# Kestrels.



## Desdichado (May 26, 2016)

This is a new painting, finished just today. Rivington Pike is a local walk favourite up on Winter Hill near Bolton where I live. There are all sorts of birds around so I chose kestrels as the subject.


----------



## TerryCurley (Jan 4, 2015)

I look forward to all the paintings you post, they are all so very good. Love this one.


----------



## Susan Mulno (Apr 13, 2015)

I love kestrels! Have many photos of them. Guess I should paint one.

Do you use photo references?


----------



## Desdichado (May 26, 2016)

Susan Mulno said:


> I love kestrels!
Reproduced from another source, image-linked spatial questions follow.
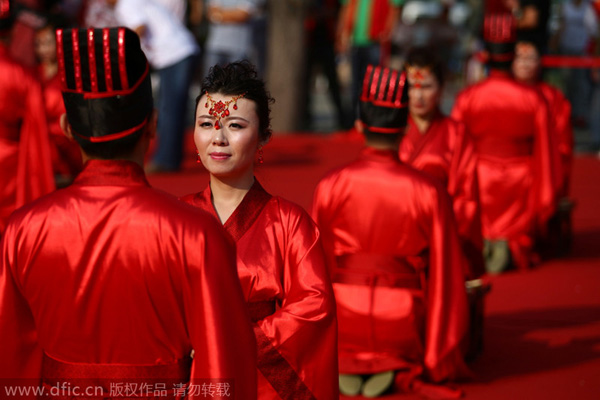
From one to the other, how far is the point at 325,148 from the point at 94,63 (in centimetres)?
794

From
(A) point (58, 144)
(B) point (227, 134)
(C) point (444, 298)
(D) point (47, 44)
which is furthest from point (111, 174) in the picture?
(D) point (47, 44)

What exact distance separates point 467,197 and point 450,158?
19cm

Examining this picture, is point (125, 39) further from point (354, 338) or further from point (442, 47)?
point (442, 47)

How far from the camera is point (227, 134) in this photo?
8.67ft

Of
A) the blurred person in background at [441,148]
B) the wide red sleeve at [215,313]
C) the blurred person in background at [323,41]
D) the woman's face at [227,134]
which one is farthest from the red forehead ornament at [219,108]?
the blurred person in background at [323,41]

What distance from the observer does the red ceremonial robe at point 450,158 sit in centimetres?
435

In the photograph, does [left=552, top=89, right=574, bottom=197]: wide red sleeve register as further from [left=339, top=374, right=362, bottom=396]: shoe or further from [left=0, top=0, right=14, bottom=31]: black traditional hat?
[left=0, top=0, right=14, bottom=31]: black traditional hat

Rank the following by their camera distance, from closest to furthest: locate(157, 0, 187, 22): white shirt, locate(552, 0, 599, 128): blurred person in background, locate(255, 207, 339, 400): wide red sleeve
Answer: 1. locate(255, 207, 339, 400): wide red sleeve
2. locate(157, 0, 187, 22): white shirt
3. locate(552, 0, 599, 128): blurred person in background

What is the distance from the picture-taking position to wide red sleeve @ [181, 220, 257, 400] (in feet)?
6.40

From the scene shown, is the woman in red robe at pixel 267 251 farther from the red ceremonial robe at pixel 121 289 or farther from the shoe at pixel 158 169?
the shoe at pixel 158 169

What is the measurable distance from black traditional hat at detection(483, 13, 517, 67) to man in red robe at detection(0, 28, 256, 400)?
399 centimetres

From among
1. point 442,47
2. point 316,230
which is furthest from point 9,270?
point 442,47

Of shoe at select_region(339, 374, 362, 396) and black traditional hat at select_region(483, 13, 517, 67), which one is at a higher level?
black traditional hat at select_region(483, 13, 517, 67)

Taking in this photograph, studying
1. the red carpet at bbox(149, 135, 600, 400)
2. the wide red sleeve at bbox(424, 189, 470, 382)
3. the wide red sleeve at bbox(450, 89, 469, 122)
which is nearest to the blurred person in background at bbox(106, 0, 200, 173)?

Have many photos of them. Guess I should paint one.
> 
> *Do you use photo references*?


Hi Susan. Indeed, I often use photo references when I need specific details like birds and animals. You should definitely paint things you like and I hope you do paint a kestrel. I love watching birds and our home town hall is a bit unique because we have a family of Peregrine Falcons who nest on top of the building

Jim.


----------



## Susan Mulno (Apr 13, 2015)

I have yet to see falcons in the wild. One day maybe. You should get some pics of them! :biggrin:


----------



## Desdichado (May 26, 2016)

Susan Mulno said:


> I have yet to see falcons in the wild. One day maybe. You should get some pics of them! :biggrin:


Hope you can see this link of one of them flying across our town hall clock, Susan.
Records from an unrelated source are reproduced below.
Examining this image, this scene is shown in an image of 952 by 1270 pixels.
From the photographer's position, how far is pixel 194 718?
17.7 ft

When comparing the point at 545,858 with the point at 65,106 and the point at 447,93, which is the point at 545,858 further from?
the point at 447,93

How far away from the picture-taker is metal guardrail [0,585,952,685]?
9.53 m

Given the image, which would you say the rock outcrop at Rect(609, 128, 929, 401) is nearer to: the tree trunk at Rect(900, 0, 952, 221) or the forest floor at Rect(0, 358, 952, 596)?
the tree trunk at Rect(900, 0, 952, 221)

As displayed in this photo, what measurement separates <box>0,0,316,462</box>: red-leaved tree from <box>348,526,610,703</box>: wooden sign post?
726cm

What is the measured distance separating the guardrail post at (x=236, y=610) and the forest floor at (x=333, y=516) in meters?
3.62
http://www.geograph.org.uk/photo/1541342


----------



## Susan Mulno (Apr 13, 2015)

Did you snap that pic? That is amazing! Thank you for sharing.


----------



## Desdichado (May 26, 2016)

Susan Mulno said:


> Did you snap that pic? That is amazing! Thank you for sharing.


No, I'm a very amateur hand with a camera Susan. It was from a local newspaper.


----------



## Susan Mulno (Apr 13, 2015)

Desdichado said:


> No, I'm a very amateur hand with a camera Susan.


Well you make up for it with your painting abilities!


----------